A Sr.ª Presidente: — Sr. Primeiro-Ministro, tem a palavra para responder.

O Sr. Primeiro-Ministro: — Sr.ª Presidente, Sr.ª Deputada Catarina Martins, não, o Estado não é o dono

do Novo Banco. O Fundo de Resolução é o dono do Novo Banco e o Fundo de Resolução é da

responsabilidade do sistema financeiro português. Não é do Estado, Sr.ª Deputada, é do sistema financeiro

português.

A Sr.ª Catarina Martins (BE): — Quem é que nomeia, Sr. Primeiro-Ministro?

O Sr. Primeiro-Ministro: — Essa é a verdade, Sr.ª Deputada. Nós manteremos a nossa posição nesta

matéria e, ao contrário do que a Sr.ª Deputada sugere, não é por defender nem este, nem aquele. Justamente,

ao Estado não compete defender nem este, nem aquele em matéria privada. Não escolhemos nem grandes

empresas estrangeiras, nem pequenas empresas portuguesas. Em matéria privada, o Estado não deve

interferir, não deve ter preferências.

O Sr. Pedro Filipe Soares (BE): — Quem paga não manda?

O Sr. Primeiro-Ministro: — É a nossa posição, Sr.ª Deputada.

Quanto à sua questão sobre a TAP, o Estado tem um bom exemplo, e a Sr.ª Deputada também, do que se

passou num caso da União Europeia, que foi no Chipre. Citei-o aqui.

A Sr.ª Deputada foi a última a intervir no debate e, portanto, tem essa posição um pouco aborrecida de ter

ficado para o fim e, portanto, ter de estar a repisar as questões que já foram abordadas.

A Sr.ª Catarina Martins (BE): — Mas pode responder na mesma!

O Sr. Primeiro-Ministro: — A verdade é essa, Sr.ª Deputada, Chipre decidiu encerrar a sua companhia

aérea por ter de devolver auxílios de Estado para capitalização da empresa. É assim, Sr.ª Deputada.

A Sr.ª Catarina Martins (BE): — Tinham sido dados há quantos anos?

O Sr. Primeiro-Ministro: — Também já aqui disse, num debate anterior, que nas operações que são

aprovadas ao abrigo do regime de auxílios de Estado, para efeitos de capitalização de empresas, o exemplo

que está disponível é o da Alitália, que teve, rigorosamente, despedimento coletivo e redução de atividade,

Sr.ª Deputada, que é precisamente o que não queremos para a TAP.

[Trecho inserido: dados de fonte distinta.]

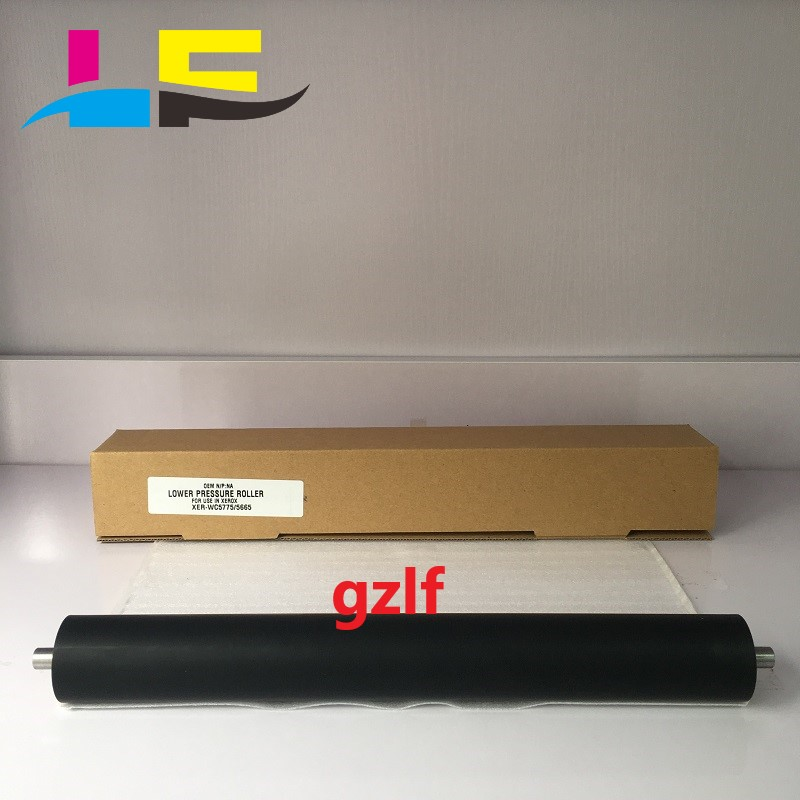 מוצרי טיפוח ובריאות תחתון בלחץ מכבש forXEROX WC 5775 5665 5790 5865 5875 5890 58 סריה חלקי חילוף (3)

Estou muito tranquilo e muito sereno com a opção que o Governo tomou nesta matéria. De resto, não está

a fazer nada de novo, já o tinha feito em 2012 e, por razões contratuais, de segurança contratual, não concluiu

o processo como devia.

Espero que ele agora possa ser concluído, simplesmente porque essa, creio eu, é a melhor forma de

defender o interesse nacional nesta matéria.

Quanto à questão da retaliação, não sei a que é que a Sr.ª Deputada se refere. Não há retaliação de coisa

nenhuma.

O Sr. Pedro Filipe Soares (BE): — São palavras do Ministro da Economia!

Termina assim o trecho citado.